In late 2006 and early 2007, UFC parent company Zuffa purchased three rival mixed martial arts promotions. Few at the time would have predicted how those purchases turned out.
The biggest purchase was the PRIDE Fighting Championships, UFC's rival for the top MMA promotion in the world. PRIDE had a large audience in Japan, many of the world's best fighters, and state of the art production. There was talk of running PRIDE and UFC separately, and then featuring a Super Bowl inter-promotional event once a year.
Zuffa also purchased the World Fighting Alliance. The WFA was a relatively young promotion, but had been aggressive in inking talented and marketable fighters. WFA in the summer of 2006 ran a star-studded pay-per-view event featuring a host of MMA stars including Quinton "Rampage" Jackson, Matt Lindland, Bas Rutten, Lyoto Machida, Jason Miller, Rob McCullough and Martin Kampmann.
Finally, Zuffa purchased World Extreme Cagefighting. WEC was the least visible of the three. It ran smaller events for years, principally in Lemoore, Calif. WEC was a breeding ground for rising young fighters. At the time, it wasn't considered a major story.
If you asked an MMA expert at that point which of those promotions would be the most prominent a year later, few if any would have said WEC. Yet, as 2007 comes to a close, that is precisely the situation. The WFA is a distant memory, PRIDE appears unlikely to ever resurface, and the WEC is a promotion on the rise.
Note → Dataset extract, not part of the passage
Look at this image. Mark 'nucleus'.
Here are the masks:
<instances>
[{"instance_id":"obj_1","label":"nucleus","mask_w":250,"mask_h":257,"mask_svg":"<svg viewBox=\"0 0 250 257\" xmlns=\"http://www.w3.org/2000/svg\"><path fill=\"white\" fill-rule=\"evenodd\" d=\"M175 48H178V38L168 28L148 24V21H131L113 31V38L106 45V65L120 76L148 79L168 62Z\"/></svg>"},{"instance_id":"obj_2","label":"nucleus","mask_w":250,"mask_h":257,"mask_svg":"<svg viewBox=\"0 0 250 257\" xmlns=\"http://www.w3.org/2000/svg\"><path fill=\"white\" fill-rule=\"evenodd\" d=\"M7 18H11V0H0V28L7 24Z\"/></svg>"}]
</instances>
This developed almost by accident. Zuffa had major plans for PRIDE, but was unable to secure a Japanese television deal. Without a TV deal, running major PRIDE shows in Japan would have been a major money loser. UFC executives had an antagonistic relationship with WFA executives and bought that promotion simply to acquire contracts. WEC became UFC's sister promotion.
Zuffa began running WEC shows without much fanfare, but buzz has built over the past year. WEC promotes shows based around young and rising lighter-weight fighters, which leads to exciting fights. The promotion signed a deal with the Versus cable network, which gave it an enthusiastic TV partner. WEC draws some of the best ratings on the fledgling station, which also features the NHL and NCAA football.
With that infrastructure in place, WEC has bolstered its roster of fighters and run increasingly higher level cards. Wednesday's card on Versus is arguably the promotion's strongest yet. It is also unquestionably the most important.
The premier division of the WEC is the 145-pound division, headlined by dynamic champion Urijah Faber. Faber has dominated in WEC, but has yet to find an opponent that can elevate interest in the division among casual fans.
Enter Jens Pulver. A former UFC lightweight champion and Ultimate Fighter coach, Pulver is well known to MMA fans. His most recent fight with B.J. Penn drew 3.4 million viewers on Spike TV. While Pulver had success at 155 pounds, he was naturally undersized. With the 145 pound division gaining prominence in WEC, Pulver has the opportunity to fight in a more natural weight class. Pulver vs. Faber for the title would be the biggest fight in WEC history, a match that could get casual UFC fans to sample the promotion.
Of course, it's far from a guarantee WEC will be able to put together that match. Both men first have to win on Wednesday, and neither has an easy opponent.
Faber's opponent, Jeff Curran, is a PRIDE and UFC veteran who has won 15 of his last 16 fights. Curran is more experienced than Faber, and a highly skilled ground fighter. Faber's strength, like heavyweight Fedor Emelianenko, is his ability to exploit the weaknesses of any given opponent. He can outstrike jiu jitsu practitioners, outwrestle strikers, and submit wrestlers. The most obvious strategy for this fight is to strike with Curran, but the well-rounded Curran will be ready.
The other part of the equation is Pulver's WEC debut. Pulver, coming off a series of fights with top flight competition at 155 pounds, won't get an easy introduction to the 145-pound class. His opponent is the tough and confident Cub Swanson. Swanson rides an 11-fight winning streak and most recently dealt the tricky Micah Miller his first MMA loss. Swanson has good hands, a good chin, and is not a small man. That is precisely the sort of style that has given Pulver problems in the past. Pulver likes to stand, but he can be caught. It is likely to result in an exciting fight, but the outcome is hard to predict.
Also on Wednesday's card is another fight that reflects the increasing stature of WEC. Paulo Filho fights Chael Sonnen for the WEC 185-pound crown. The undefeated Filho is one of the world's elite middleweights, with wins over many top level fighters in Pride. Zuffa decided to bring Filho to WEC, where he lends credibility to the promotion's middleweight division.
Filho faces a solid MMA veteran in Sonnen. Filho utilizes his wrestling to control opponents and goes for submissions. However, Sonnen is an excellent wrestler, which could present problems for Filho. Sonnen is vulnerable to submissions, but Filho is used to working from the top and that may not come to pass in this fight.